Dataset entries:

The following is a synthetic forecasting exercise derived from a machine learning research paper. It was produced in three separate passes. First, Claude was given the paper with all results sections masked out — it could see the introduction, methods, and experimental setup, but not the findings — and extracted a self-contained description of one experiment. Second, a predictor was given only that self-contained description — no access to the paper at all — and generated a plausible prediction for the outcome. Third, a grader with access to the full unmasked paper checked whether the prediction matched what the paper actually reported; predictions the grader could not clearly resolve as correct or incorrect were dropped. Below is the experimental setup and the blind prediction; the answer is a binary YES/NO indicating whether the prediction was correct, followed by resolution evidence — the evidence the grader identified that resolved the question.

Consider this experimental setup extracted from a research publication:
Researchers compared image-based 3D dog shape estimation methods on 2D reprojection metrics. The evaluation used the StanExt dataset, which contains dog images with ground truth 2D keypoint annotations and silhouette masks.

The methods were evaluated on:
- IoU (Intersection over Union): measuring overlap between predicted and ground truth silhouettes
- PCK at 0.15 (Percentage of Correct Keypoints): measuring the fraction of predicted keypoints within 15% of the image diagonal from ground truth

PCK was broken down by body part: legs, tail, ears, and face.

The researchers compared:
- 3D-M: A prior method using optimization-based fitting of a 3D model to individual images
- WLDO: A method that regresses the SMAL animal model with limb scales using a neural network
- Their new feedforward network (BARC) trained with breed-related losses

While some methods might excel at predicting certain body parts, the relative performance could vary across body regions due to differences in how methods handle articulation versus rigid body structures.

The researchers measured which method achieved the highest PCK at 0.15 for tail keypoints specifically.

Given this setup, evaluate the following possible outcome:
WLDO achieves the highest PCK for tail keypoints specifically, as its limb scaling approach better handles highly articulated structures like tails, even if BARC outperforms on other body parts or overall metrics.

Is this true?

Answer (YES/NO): NO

TRY IT:
Could you reproduce every entry above exactly as written?

TASK SOLUTION:
The following is a synthetic forecasting exercise derived from a machine learning research paper. It was produced in three separate passes. First, Claude was given the paper with all results sections masked out — it could see the introduction, methods, and experimental setup, but not the findings — and extracted a self-contained description of one experiment. Second, a predictor was given only that self-contained description — no access to the paper at all — and generated a plausible prediction for the outcome. Third, a grader with access to the full unmasked paper checked whether the prediction matched what the paper actually reported; predictions the grader could not clearly resolve as correct or incorrect were dropped. Below is the experimental setup and the blind prediction; the answer is a binary YES/NO indicating whether the prediction was correct, followed by resolution evidence — the evidence the grader identified that resolved the question.

Consider this experimental setup extracted from a research publication:
Researchers compared image-based 3D dog shape estimation methods on 2D reprojection metrics. The evaluation used the StanExt dataset, which contains dog images with ground truth 2D keypoint annotations and silhouette masks.

The methods were evaluated on:
- IoU (Intersection over Union): measuring overlap between predicted and ground truth silhouettes
- PCK at 0.15 (Percentage of Correct Keypoints): measuring the fraction of predicted keypoints within 15% of the image diagonal from ground truth

PCK was broken down by body part: legs, tail, ears, and face.

The researchers compared:
- 3D-M: A prior method using optimization-based fitting of a 3D model to individual images
- WLDO: A method that regresses the SMAL animal model with limb scales using a neural network
- Their new feedforward network (BARC) trained with breed-related losses

While some methods might excel at predicting certain body parts, the relative performance could vary across body regions due to differences in how methods handle articulation versus rigid body structures.

The researchers measured which method achieved the highest PCK at 0.15 for tail keypoints specifically.

Given this setup, evaluate the following possible outcome:
WLDO achieves the highest PCK for tail keypoints specifically, as its limb scaling approach better handles highly articulated structures like tails, even if BARC outperforms on other body parts or overall metrics.

Is this true?

Answer (YES/NO): NO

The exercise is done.